Rispetto a quest’ultimo aspetto, sarebbe da aggiungere un profilo a mio avviso essenziale e che oggi manca quasi del tutto: dare alle imprese, soprattutto a quelle più piccole, la possibilità di orientarsi prima di procedere ad investire in una o più tecnologie. Partendo da un’analisi dei propri fabbisogni per essere competitiva rispetto alla concorrenza nazionale e internazionale, proprio come vorrebbe fare sperimentalmente il programma Sure 5.0 a favore di 700 Pmi. Dunque, si potrebbero prevedere crediti d’imposta, o meglio ancora dei voucher, per finanziare progetti di audit 4.0 (o a questo punto 5.0, non è certo il numero o il nome che conta!) svolto da soggetti riconosciuti (centri di competenza, digital innovation hubs, altri soggetti pubblici o privati qualificati). In questo modo, si coglierebbero due piccioni con una fava: si darebbe un aiuto concreto alle PMI, propedeutico all’individuazione degli investimenti più adatti in innovazione, data la propria situazione specifica, e si farebbe decollare un mercato italiano dei servizi di innovazione tecnologica che stenta a decollare.

Prima ancora delle attività di formazione, un progetto di audit 4.0 (o 5.0) che indichi per ciascuna impresa posizionamento rispetto ai benchmark innovativi del proprio settore (o di settori limitrofi) e suggerisca gli interventi più adatti per ridurre i gap esistenti (che includa gli investimenti ma anche gli interventi di formazione, ad esempio) serve a prioritizzare le azioni necessarie in organizzazioni senza sufficiente expertise in-house, che è poi la situazione più ricorrente specie nelle piccole imprese, evitando sprechi e aumentando così il ritorno degli investimenti sia pubblici che privati. Con conseguente impatto positivo su produttività e crescita.
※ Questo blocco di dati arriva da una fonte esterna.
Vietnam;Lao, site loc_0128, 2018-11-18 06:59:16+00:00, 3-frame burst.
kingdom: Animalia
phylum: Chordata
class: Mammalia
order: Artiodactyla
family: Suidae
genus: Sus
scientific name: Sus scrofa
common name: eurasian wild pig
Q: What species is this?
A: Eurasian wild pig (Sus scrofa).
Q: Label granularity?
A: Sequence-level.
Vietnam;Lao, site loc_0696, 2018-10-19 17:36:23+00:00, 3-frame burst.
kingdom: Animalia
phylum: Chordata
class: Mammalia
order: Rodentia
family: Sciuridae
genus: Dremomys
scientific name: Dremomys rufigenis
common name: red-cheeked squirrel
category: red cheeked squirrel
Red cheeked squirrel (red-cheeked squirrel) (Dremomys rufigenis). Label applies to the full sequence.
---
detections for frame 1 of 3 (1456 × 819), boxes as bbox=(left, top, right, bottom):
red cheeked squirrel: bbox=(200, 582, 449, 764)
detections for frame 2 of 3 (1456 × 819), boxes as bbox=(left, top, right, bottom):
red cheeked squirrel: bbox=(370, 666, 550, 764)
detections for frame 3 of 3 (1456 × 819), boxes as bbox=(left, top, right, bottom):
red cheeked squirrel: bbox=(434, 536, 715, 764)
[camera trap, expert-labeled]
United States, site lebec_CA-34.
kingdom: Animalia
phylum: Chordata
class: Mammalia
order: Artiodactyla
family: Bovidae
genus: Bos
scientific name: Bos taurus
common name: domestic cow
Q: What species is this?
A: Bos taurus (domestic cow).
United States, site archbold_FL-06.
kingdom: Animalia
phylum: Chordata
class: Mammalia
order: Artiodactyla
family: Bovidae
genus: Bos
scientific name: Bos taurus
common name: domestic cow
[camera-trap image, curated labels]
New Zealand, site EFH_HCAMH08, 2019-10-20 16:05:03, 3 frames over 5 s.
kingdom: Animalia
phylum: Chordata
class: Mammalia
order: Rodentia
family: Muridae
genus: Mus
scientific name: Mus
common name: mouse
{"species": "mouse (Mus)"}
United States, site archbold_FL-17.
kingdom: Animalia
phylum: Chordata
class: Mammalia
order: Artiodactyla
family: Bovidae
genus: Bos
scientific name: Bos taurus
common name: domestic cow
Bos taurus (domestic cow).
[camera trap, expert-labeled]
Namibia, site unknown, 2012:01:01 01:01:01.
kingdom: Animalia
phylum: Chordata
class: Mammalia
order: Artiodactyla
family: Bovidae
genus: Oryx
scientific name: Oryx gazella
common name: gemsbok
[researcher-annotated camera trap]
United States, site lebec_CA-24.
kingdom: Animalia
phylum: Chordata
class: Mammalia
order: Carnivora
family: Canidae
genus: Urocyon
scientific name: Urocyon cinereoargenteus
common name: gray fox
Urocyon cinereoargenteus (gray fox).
L’aspetto più rilevante è indurre il maggior numero possibile di imprese a cogliere le opportunità offerte dall’innovazione. Rispettando certamente sostenibilità, centralità della persona e resilienza ma in primis puntando ad aumentarne la competitività. Perché senza quest’ultima, non può esserci futuro per un’impresa e dunque neppure le altre sfide possono essere vinte (almeno non in Europa ma magari in altri continenti che si infischieranno di altri criteri).

Dunque, bene chiamare il nuovo programma 5.0, purché contenga le misure più appropriate, senza eccessive discontinuità con il piano precedente, e in ultima analisi aumenti la capacità delle imprese di stare sul mercato, in un’ottica di medio-lungo termine.